Penguatan Surveilans Kesehatan: Labkesmas Baturaja Gelar Webinar Bagi Labkesmas di Regional 3

Loka Labkesmas Baturaja melalui Tim Kerja Program dan Layanan menyelenggarakan Webinar Peningkatan Kapasitas SDM dalam Pelaksanaan Kegiatan Surveilans Kesehatan Masyarakat yang diikuti oleh Labkesmas Tier 2, 3, dan 4 di Regional 3, termasuk Labkesda, Balai Besar Labkesmas Palembang I, dan Balai Labkesmas Palembang II. Kegiatan ini menjadi salah satu upaya memperkuat peran laboratorium kesehatan masyarakat dalam menyusun rekomendasi kebijakan hasil surveilans serta mengelola dan menganalisis data surveilans untuk mendukung pengambilan keputusan kesehatan yang tepat dan berbasis bukti.
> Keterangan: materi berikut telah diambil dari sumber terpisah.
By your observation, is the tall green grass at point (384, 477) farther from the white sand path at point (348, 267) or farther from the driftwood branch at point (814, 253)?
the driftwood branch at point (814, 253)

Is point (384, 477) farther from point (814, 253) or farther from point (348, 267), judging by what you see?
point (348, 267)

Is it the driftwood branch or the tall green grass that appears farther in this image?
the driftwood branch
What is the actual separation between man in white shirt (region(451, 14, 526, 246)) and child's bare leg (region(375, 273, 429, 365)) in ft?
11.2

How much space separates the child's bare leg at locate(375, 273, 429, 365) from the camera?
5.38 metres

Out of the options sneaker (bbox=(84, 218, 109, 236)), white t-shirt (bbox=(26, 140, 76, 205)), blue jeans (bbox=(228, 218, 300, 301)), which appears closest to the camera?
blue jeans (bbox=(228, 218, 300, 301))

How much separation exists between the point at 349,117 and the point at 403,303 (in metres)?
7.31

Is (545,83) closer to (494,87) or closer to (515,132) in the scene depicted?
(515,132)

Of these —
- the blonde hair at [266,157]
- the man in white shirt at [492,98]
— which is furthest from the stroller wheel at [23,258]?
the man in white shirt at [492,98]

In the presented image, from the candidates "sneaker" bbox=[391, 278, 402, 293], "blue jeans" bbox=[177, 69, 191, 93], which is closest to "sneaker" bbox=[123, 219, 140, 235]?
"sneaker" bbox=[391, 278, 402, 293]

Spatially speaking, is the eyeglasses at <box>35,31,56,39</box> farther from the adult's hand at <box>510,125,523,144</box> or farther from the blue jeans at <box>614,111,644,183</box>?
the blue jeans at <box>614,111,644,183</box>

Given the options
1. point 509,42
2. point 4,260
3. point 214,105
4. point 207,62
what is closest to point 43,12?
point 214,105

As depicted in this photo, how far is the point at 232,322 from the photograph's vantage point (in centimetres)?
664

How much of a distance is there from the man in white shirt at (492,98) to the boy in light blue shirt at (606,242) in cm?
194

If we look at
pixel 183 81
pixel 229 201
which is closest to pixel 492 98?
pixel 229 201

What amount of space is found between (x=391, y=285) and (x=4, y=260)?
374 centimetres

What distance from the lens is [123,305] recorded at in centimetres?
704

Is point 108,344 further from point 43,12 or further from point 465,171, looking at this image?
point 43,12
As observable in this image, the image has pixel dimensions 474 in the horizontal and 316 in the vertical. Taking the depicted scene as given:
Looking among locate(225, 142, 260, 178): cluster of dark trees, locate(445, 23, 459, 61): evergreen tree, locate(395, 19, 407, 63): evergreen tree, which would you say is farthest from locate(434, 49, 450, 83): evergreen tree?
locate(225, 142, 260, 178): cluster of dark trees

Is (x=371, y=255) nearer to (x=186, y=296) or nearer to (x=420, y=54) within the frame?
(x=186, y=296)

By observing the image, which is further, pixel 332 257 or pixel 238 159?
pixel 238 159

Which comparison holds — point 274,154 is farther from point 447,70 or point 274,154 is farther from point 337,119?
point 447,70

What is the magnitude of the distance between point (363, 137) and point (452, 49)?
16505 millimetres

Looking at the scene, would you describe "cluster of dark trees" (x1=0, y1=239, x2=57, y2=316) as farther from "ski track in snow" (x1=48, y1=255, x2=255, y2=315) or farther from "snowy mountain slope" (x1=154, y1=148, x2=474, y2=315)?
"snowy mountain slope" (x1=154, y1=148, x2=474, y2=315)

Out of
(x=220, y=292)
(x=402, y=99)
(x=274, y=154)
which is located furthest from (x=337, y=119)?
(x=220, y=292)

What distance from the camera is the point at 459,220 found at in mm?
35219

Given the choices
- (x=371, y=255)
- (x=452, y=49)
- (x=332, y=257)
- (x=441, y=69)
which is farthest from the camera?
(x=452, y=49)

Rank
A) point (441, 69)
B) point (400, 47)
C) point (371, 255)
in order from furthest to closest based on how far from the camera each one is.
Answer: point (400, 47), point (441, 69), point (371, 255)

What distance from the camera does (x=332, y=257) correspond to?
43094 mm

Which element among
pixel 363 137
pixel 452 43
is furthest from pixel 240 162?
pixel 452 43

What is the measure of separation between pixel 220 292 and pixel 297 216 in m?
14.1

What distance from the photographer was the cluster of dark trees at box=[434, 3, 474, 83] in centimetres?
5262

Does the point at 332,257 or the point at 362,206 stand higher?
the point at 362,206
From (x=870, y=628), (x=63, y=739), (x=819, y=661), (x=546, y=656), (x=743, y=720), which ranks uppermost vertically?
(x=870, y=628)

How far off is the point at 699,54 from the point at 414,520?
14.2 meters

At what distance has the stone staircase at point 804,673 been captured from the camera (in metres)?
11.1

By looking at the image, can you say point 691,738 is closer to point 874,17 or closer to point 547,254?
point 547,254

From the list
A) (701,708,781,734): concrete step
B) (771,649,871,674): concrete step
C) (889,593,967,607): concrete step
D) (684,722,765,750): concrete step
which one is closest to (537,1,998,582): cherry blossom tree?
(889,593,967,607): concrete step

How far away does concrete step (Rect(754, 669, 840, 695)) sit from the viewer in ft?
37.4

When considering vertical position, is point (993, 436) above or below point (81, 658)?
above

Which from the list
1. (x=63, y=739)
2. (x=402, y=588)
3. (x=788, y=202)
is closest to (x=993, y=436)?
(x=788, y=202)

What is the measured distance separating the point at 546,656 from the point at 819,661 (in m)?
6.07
Kepala Loka Labkesmas Baturaja, Anif Budiyanto, SKM., M. Epid, dalam sambutannya menyampaikan bahwa hampir seluruh tugas labkesmas saat ini tidak terlepas dari data. Baik kegiatan teknis maupun manajerial, di kantor maupun di lapangan, seluruhnya membutuhkan kemampuan membaca, memahami, dan mengolah data secara baik. Oleh karena itu, penguatan kompetensi analisis data menjadi kebutuhan mutlak bagi SDM Labkesmas. Hal ini sejalan dengan amanat Keputusan Menteri Kesehatan RI Nomor HK.01.07/MENKES/1801/2024 tentang Standar Laboratorium Kesehatan Masyarakat, yang menegaskan bahwa laboratorium kesehatan masyarakat bertanggung jawab dalam pemeriksaan spesimen klinik, pengujian sampel, pelaksanaan surveilans penyakit, serta pengelolaan dan analisis data laboratorium. Webinar ini menjadi bagian dari upaya meningkatkan kapasitas tersebut, khususnya agar data yang dikumpulkan benar-benar dapat dimanfaatkan untuk menghasilkan informasi yang berkualitas. Selain itu, bagi labkesmas di tier 4 dan tier 5 mempunyai tugas menyusun naskah rekomendasi kebijakan sehingga materi ini membantu para PJ surveilans untuk membuat naskah rekomendasi kebijakan yang baik dan dapat dipahami stakeholder dan akhirnya diambil intervensi bagi para pemangku kebijakan.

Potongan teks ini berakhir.